I’m efforting getting Monsoon head man Stu Starkey to sit for another interview and I’ll bring it to you if that happens.
Also, before you ask, yes, I think so. If they’re going to play and I’m here, why not? Let’s just say discussions have been going on for a bit and will no doubt continue. Where they’ll lead, I don’t know. But I’m in, I figure.
(As for the Pachuca lovelies above…the Monsoon plans to play outdoors as well and has a partnership with the Mexican club. What that entails, I couldn’t tell you, but they’re lovely, so why not?)
Both the ASA and the I-League folks talk about economic models that make sense – to which I say, “If there was an economic model for indoor soccer that made sense, don’t you think someone would have discovered it sometime in the last 30 years?”
But not everybody can do that. They can talk about regional play and bus trips and reasonable salaries and all that’s fine. That should keep the losses from being grotesque.
But this isn’t going to be easy. This is a tough sport to sell under the best of conditions. The I-League may turn out to be a developmental league for the MISL, which is one way to go about it. But will folks in Rochester and Syracuse and Hampton Roads out turn out to see “tomorrow’s indoor soccer stars today?” I doubt it.
Some have suggested futsal as an alternative, but I don’t see that ever being a viable spectator sport (slogan: “Like Outdoor Soccer, But Without The Excitement!”). Futsal is what baseball would be if all you could ever hit was singles. You think indoor soccer with walls has trouble drawing a crowd? Try selling futsal to the masses in today’s crowded sportainment environment. No chance.
The other day, I was talking with a longtime soccer exec who I respect greatly, and he opined that indoor soccer is the cockroach of sports. You just can’t kill it. Even if one or all three of these leagues die, the sport won’t die. There will always be someone, somewhere, who thinks he can put together five or six teams and have a league. There are a certain number of players you’ll always be able to find. There’s a certain fanbase you can attract, and they’ll be there most of the time.
But as far as growing and creating a bigtime, healthy sport, one that (believe it or not) once had well-known sportswriters say “I’m more than ever convinced that if soccer is to make it big in the U.S., it will have to be the indoor brand, where scoring action is furiously suited to American taste3,” I don’t see it happening.
1 – Chicago Sting owner Lee Stern said that. In 1983.
2 – The Baltimore Blast have been the kings of indoor, winning league championships in 2003, 2004, 2006, 2008 and 2009 in their most-recent incarnation, and in 1984 in the original MISL.
3 – Dick Young, New York Daily News, 1980.
These are from the PASL-Pro, a young league still trying to make inroads.

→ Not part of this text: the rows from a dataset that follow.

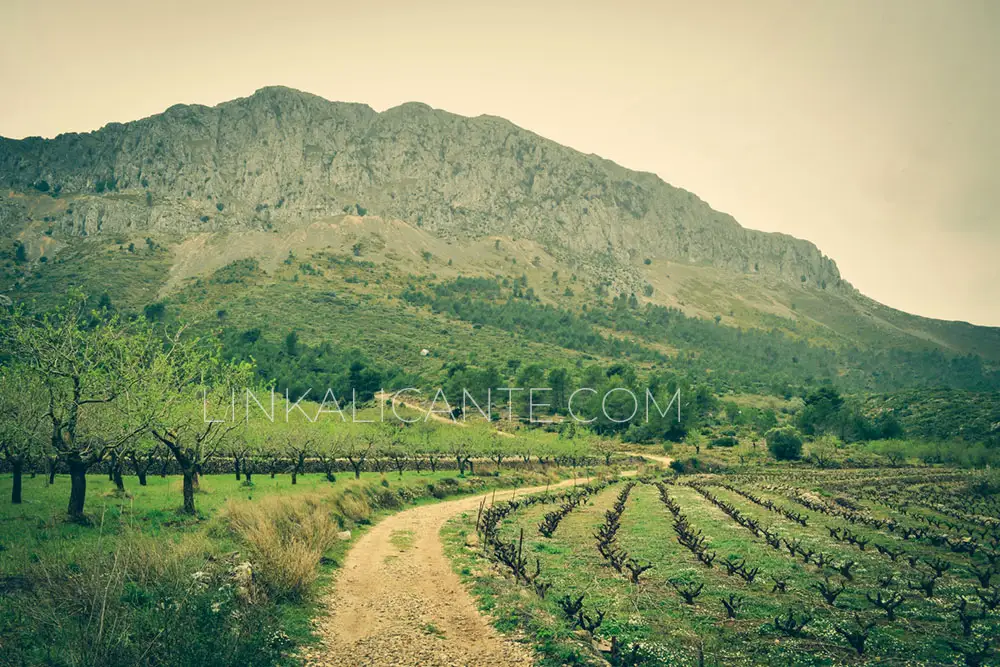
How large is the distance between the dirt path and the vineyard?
3.10 feet

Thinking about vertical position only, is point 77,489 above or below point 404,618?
above

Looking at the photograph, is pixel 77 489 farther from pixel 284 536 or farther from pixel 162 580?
pixel 162 580

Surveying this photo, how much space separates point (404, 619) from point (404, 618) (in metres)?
0.10

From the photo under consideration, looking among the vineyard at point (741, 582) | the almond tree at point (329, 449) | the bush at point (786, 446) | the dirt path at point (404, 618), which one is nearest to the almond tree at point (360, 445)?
the almond tree at point (329, 449)

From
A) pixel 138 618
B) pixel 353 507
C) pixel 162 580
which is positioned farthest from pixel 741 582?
pixel 353 507

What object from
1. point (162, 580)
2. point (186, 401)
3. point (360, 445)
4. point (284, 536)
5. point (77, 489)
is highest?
point (186, 401)

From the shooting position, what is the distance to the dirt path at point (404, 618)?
42.1 ft

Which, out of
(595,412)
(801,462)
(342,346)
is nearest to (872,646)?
(801,462)

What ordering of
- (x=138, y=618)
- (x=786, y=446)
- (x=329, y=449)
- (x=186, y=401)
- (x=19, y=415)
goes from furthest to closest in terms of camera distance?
(x=786, y=446)
(x=329, y=449)
(x=186, y=401)
(x=19, y=415)
(x=138, y=618)

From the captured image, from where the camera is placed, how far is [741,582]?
19.6 meters

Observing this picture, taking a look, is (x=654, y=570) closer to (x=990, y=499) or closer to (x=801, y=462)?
(x=990, y=499)

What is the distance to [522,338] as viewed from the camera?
178m

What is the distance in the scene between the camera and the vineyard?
13.3 m

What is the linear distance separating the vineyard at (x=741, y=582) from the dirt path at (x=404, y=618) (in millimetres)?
946
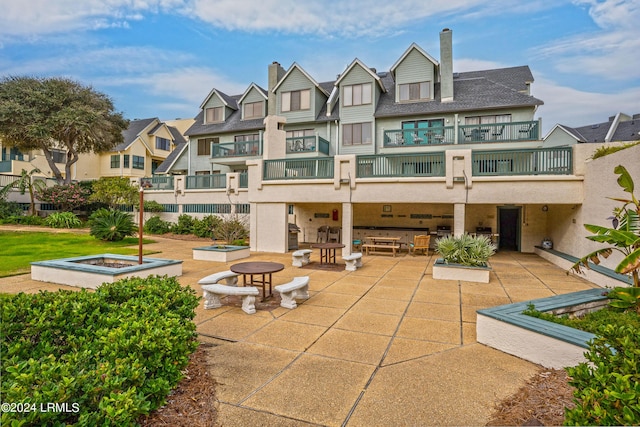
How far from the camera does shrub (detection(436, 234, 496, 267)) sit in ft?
34.0

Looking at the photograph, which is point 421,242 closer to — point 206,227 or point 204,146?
point 206,227

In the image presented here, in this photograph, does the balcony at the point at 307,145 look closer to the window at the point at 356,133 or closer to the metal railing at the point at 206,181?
the window at the point at 356,133

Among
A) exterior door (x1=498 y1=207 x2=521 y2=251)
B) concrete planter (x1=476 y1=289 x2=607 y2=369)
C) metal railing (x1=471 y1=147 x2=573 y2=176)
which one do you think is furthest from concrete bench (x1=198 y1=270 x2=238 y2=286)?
exterior door (x1=498 y1=207 x2=521 y2=251)

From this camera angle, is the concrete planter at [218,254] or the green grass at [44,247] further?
the concrete planter at [218,254]

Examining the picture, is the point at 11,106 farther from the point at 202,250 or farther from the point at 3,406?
the point at 3,406

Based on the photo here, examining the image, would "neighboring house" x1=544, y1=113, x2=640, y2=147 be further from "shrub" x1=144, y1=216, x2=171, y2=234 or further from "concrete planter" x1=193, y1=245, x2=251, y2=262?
"shrub" x1=144, y1=216, x2=171, y2=234

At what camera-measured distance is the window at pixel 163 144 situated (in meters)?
42.7

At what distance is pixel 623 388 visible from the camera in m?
2.36

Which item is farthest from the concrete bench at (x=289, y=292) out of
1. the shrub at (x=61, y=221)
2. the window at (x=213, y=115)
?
the window at (x=213, y=115)

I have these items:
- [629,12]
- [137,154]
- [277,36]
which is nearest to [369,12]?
[277,36]

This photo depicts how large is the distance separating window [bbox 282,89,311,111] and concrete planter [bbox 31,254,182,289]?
A: 725 inches

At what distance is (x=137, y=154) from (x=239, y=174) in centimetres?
2471

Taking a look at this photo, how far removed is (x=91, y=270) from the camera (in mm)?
8875

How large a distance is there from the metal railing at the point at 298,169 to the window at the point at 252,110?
1239 centimetres
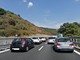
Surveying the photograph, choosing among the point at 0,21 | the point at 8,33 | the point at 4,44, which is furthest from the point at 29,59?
the point at 0,21

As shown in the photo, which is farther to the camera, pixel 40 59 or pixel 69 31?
pixel 69 31

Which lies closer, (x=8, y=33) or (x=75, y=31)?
(x=8, y=33)

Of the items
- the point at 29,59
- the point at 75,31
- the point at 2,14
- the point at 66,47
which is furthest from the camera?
the point at 2,14

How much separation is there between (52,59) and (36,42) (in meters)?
26.7

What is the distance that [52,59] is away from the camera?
49.2 feet

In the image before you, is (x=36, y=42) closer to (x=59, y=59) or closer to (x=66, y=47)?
(x=66, y=47)

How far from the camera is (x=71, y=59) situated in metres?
15.1

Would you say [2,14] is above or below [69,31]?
above

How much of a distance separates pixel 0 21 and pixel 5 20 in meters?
3.10

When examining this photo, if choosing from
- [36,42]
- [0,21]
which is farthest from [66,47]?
[0,21]

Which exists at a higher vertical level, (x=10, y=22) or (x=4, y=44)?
(x=10, y=22)

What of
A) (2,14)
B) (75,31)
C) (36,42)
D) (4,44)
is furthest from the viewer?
(2,14)

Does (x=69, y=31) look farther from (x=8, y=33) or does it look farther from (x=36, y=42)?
(x=36, y=42)

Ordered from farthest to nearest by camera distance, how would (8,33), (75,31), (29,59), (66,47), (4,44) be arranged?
1. (75,31)
2. (8,33)
3. (4,44)
4. (66,47)
5. (29,59)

They have the (once again) reincarnated San Diego Sockers, as well as the California Cougars, who you may remember as an MISL expansion team from a few years back.
Prince George Fury
San Diego Sockers
1790 Cincinnati Express
St. Louis Illusion
*1 game missing
#2 games missing
@4 games missing
Credit to the PASL-Pro for making it to their second season and continuing to forge ahead. It’s not like anyone in indoor soccer can crow about the state of their league these days.